“Tremendous.” That’s how actress Gabrielle Union — speaking at the Toronto Film Festival — described the response to an op-ed she wrote about her upcoming film The Birth of a Nation, the controversy surrounding director and star Nate Parker, and her own history of sexual assault. The critically lauded film, which received a standing ovation at the film festival, has become the center of a firestorm following revelations that Parker was accused and acquitted of sexual assault in 1999.
In The Birth of a Nation, Union plays a woman who is raped and stays silent afterwards. For her Los Angeles Times op-ed, she wrote of how she was raped at gunpoint in a Payless Shoes—and said she took the role because she thought it was important to represent the lack of power and control that women, especially black women, have over their own bodies. She expressed confusion and concern over the allegations against Turner by a woman who committed suicide four years ago.
“As important and ground-breaking as this film is, I cannot take these allegations lightly,” she wrote. “But I believe that the film is an opportunity to inform and educate so that these situations cease to occur on college campuses, in dorm rooms, in fraternities, in apartments or anywhere else young people get together to socialize.”
At the film festival, Union described an outpouring of support from survivors, fans and women in Hollywood. “I think we’re all craving acknowledgment that we’re real, that we exist, that we live among you, that we are your mothers, your brothers, your sisters, your lovers,” she told New York Magazine.

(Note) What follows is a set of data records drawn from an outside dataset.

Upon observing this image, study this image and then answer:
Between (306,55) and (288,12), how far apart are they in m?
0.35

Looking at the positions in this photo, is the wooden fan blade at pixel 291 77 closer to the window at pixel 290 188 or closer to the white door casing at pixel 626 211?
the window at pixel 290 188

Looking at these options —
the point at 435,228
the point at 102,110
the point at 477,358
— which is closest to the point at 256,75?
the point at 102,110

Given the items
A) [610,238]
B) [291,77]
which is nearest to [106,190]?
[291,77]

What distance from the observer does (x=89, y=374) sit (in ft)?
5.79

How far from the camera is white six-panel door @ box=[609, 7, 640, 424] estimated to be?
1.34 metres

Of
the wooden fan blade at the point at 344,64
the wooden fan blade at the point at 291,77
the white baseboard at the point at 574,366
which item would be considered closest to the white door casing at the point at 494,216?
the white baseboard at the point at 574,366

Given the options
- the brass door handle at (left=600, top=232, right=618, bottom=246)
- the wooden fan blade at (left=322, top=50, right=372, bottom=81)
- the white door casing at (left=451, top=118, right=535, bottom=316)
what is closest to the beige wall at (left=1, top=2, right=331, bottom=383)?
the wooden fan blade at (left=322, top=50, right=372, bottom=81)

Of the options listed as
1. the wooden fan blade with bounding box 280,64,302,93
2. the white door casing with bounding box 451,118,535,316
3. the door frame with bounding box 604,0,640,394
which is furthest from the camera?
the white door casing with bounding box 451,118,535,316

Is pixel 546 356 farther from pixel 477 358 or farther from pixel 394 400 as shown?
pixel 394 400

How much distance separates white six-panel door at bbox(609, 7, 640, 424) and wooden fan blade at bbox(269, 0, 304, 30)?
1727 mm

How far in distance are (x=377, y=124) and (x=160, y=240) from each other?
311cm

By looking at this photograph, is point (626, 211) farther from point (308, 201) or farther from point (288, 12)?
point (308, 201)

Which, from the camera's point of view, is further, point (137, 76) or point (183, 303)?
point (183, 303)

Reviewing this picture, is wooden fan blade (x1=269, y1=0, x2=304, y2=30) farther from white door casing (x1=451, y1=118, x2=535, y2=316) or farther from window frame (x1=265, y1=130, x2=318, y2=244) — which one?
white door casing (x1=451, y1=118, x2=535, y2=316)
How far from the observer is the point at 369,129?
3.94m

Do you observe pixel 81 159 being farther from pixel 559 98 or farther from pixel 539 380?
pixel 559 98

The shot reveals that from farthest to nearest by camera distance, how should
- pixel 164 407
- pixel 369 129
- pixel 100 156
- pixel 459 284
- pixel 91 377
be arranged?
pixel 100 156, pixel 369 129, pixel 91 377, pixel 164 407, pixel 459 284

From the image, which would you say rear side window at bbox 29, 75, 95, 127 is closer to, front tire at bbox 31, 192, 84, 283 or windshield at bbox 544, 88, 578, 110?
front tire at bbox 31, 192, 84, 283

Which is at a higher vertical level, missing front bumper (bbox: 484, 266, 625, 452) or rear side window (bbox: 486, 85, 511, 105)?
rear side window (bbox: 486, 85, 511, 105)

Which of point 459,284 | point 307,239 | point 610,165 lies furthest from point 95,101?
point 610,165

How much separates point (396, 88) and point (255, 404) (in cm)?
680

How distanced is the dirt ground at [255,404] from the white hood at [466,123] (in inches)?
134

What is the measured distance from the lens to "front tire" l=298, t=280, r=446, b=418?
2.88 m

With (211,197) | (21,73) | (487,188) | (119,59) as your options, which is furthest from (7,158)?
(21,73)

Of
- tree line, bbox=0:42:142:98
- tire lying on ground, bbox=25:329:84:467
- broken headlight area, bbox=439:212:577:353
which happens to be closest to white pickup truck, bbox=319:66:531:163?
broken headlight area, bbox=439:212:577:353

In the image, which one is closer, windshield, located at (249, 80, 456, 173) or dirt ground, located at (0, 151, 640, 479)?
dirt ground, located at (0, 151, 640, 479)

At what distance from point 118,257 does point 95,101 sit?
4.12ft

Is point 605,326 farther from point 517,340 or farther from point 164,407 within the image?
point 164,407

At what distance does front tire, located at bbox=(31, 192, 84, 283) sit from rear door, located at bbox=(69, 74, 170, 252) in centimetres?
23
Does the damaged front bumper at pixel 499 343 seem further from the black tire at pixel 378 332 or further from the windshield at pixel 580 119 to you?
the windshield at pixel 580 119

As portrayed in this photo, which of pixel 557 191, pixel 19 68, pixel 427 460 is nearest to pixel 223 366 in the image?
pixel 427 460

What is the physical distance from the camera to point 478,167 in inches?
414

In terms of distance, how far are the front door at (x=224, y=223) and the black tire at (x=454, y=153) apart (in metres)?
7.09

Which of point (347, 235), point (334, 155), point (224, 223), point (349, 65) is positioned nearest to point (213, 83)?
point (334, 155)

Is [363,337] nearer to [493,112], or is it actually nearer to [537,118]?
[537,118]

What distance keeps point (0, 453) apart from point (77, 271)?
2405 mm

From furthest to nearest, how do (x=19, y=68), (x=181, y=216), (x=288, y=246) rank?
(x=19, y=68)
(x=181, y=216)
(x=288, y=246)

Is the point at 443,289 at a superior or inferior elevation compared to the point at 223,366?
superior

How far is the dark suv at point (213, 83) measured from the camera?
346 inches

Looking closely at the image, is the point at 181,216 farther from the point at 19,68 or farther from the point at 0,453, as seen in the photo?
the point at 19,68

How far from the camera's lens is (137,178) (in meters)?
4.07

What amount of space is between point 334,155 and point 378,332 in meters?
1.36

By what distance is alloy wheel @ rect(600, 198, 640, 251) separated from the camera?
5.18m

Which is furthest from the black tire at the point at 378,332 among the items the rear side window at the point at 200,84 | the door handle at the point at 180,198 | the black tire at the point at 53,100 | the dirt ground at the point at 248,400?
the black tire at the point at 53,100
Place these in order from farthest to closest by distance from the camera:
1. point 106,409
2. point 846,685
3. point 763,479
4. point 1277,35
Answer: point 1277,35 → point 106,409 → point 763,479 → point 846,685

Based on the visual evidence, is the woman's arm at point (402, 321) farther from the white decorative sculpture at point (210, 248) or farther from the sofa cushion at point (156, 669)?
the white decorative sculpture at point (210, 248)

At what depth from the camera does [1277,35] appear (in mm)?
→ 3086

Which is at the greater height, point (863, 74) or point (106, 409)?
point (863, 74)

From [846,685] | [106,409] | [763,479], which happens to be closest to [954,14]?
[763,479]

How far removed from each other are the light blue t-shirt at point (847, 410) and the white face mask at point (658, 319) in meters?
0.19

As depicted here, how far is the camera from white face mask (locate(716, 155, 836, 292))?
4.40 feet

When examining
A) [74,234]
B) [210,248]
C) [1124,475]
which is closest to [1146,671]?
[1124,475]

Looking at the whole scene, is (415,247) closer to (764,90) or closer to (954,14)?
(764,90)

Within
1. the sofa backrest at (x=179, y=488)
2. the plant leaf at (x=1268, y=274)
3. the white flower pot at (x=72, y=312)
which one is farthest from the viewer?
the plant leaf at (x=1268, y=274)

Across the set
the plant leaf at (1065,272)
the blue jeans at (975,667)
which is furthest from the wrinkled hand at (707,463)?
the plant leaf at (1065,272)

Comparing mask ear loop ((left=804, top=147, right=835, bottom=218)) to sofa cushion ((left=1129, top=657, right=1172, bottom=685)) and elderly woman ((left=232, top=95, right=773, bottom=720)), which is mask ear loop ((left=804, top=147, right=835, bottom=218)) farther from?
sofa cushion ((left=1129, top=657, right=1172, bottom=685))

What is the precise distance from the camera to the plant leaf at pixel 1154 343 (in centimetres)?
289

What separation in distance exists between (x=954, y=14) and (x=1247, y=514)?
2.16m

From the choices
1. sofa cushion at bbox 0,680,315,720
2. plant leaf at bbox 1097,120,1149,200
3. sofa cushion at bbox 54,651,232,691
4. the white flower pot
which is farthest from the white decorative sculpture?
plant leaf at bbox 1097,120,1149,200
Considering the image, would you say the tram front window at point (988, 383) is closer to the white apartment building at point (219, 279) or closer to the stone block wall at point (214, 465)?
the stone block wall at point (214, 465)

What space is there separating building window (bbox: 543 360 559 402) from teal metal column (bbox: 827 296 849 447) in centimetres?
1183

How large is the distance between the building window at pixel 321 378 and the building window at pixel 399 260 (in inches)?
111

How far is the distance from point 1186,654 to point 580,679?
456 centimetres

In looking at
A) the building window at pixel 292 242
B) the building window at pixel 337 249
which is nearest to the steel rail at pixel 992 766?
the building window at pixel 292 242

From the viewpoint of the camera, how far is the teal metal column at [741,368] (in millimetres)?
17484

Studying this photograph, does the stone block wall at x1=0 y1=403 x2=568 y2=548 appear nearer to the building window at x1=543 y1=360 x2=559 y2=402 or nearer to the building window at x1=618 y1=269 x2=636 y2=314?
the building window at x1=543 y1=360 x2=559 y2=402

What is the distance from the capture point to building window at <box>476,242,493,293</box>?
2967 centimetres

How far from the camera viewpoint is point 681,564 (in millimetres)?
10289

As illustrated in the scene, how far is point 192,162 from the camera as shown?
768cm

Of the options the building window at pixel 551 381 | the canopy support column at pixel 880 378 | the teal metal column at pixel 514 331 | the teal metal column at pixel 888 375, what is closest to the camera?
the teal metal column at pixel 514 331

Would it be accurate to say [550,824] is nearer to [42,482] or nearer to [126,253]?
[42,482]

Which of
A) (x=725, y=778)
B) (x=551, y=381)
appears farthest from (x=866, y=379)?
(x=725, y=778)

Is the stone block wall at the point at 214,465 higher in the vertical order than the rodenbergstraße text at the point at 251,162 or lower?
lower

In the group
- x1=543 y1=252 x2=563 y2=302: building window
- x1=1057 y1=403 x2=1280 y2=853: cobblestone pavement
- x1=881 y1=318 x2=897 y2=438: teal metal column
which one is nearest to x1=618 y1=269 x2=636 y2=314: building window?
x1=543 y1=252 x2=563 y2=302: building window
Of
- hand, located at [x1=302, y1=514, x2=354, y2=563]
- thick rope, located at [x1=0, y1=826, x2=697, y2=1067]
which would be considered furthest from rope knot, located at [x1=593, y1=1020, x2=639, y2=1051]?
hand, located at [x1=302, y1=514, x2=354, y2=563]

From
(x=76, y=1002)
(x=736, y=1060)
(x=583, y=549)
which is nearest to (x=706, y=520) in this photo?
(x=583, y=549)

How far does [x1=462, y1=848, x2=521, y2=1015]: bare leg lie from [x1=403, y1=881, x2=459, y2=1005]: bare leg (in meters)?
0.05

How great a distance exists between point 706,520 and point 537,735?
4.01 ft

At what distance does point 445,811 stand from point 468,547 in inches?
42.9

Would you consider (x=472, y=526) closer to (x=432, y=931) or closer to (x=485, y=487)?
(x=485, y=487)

She has heard some criticism, though. While about 90 percent of the people she heard from were supportive, “five percent feels I threw Nate under the bus and 5 percent feels I’m a rape apologist. I strongly encourage those two five percents to talk to each other. I think everyone takes something different away from the conversation,” she said. “Every time I talk about sexual violence I want to puke. There’s never been a time in the last 23 years where I did not want to vomit, but my personal discomfort is nothing compared to being a voice for people who feel absolutely voiceless and powerless.”